I noticed yesterday that long-time (but mostly inactive now) TI community member Ben Ryves published a video describing a project that uses an ESP8266 to connect calculators with old-style (not USB) link ports to the internet via wifi. Here's the source code, and that video:
The principle of operation is that the ESP8266 speaks the TI link protocol and treats it like a serial connection, then works like an AT modem. On the calculator, Telnet 83 Plus is all that's needed- although that program was designed for use with an old-school serial modem and a TI-Graph Link cable (the "Gray" link cable), it's pretty easy to do the protocol conversion that is normally done by the link cable in the modem firmware instead.
This is extremely cool stuff: I'm happy to see Ben continue to build new projects for graphing calculators. I recommend watching the video through: I was repeatedly surprised as he got deeper and deeper into what this makes possible (spoiler alert: for example, seamless, software-free WiFi file transfers between calculator and computer). People have been talking about WiFi for calculators for so long, and this is an elegant solution.

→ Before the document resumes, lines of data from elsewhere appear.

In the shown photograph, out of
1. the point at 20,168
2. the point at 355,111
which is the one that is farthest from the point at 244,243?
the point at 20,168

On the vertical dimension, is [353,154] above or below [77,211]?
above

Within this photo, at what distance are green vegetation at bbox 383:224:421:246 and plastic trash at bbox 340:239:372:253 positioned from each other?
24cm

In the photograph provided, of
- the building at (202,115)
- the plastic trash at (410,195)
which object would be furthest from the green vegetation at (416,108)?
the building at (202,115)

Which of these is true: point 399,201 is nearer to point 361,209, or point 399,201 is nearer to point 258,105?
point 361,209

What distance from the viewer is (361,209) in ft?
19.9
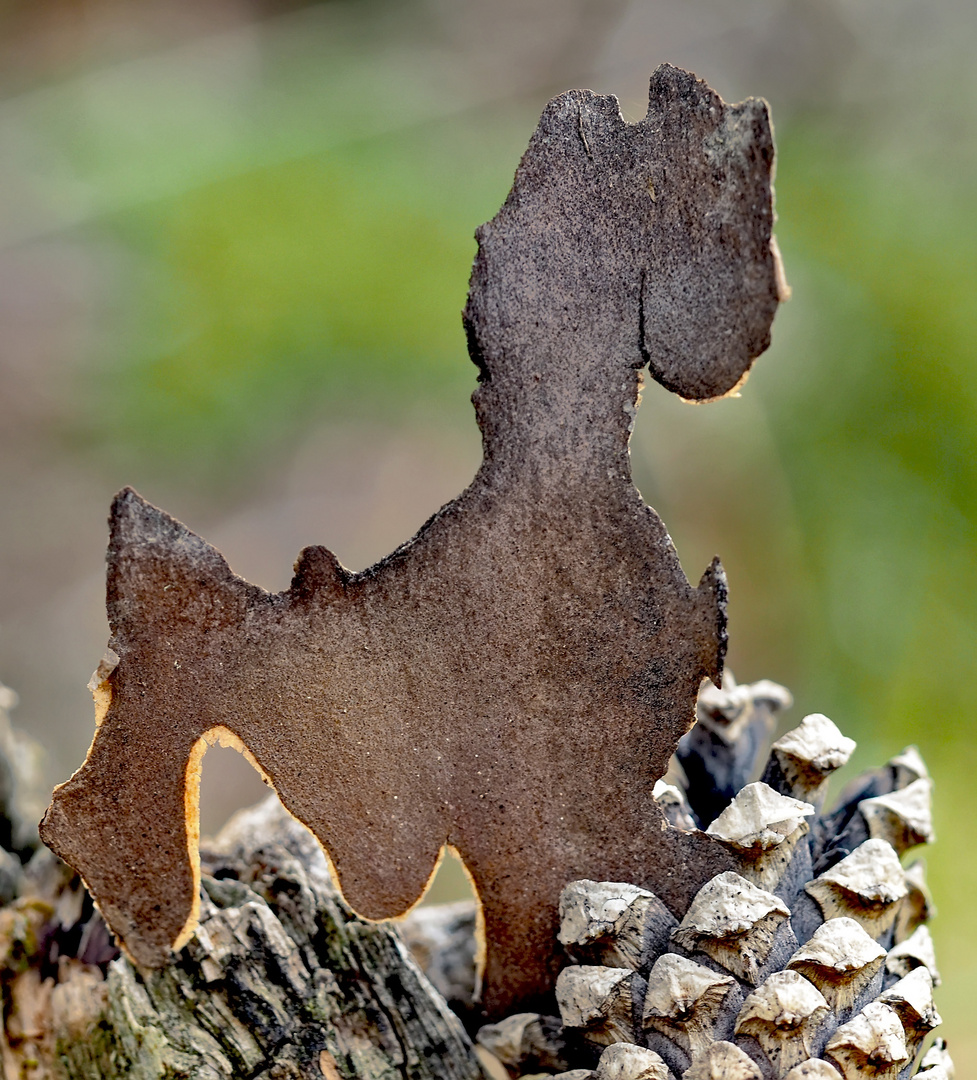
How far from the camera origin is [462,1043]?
1.64 ft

Ben's work is always amazing and this is no exception.
Something similar could be made for the CE since you can connect to an ESP8266 as a USB serial device. More trickery would be involved to make the calculator think you're connected to a PC or other calculator for seamless file transfer however.
"My world is Black & White. But if I blink fast enough, I see it in Grayscale."
There aren't any ESPs that directly support USB, so it's a little harder than just hooking up USB- you'd need to either use a different chip that does support USB or possibly bit-bang a USB device controller in software.
Just doing the modem part probably wouldn't be too hard at least; you could swap out the TI link protocol parts for CommandBlockGuy's CDC library and use the USB-serial connection in the same way (basically just swapping out the TI serial link protocol bridge for a USB CDC bridge).
I see, yes; if you're willing to use a USB-serial bridge chip then the only work required is to make the calculator program speak USB CDC instead of the TI link protocol, though you'd sacrifice the "TI-connecting over the network" feature in that configuration. If you had a microcontroller that actually spoke USB it might be feasible to run DUSB over the network via USP/IP or similar, though I think you'd also need the micro to be the USB host to make that work exactly like a PC connection whereas the CDC mode requires the calculator to act as host.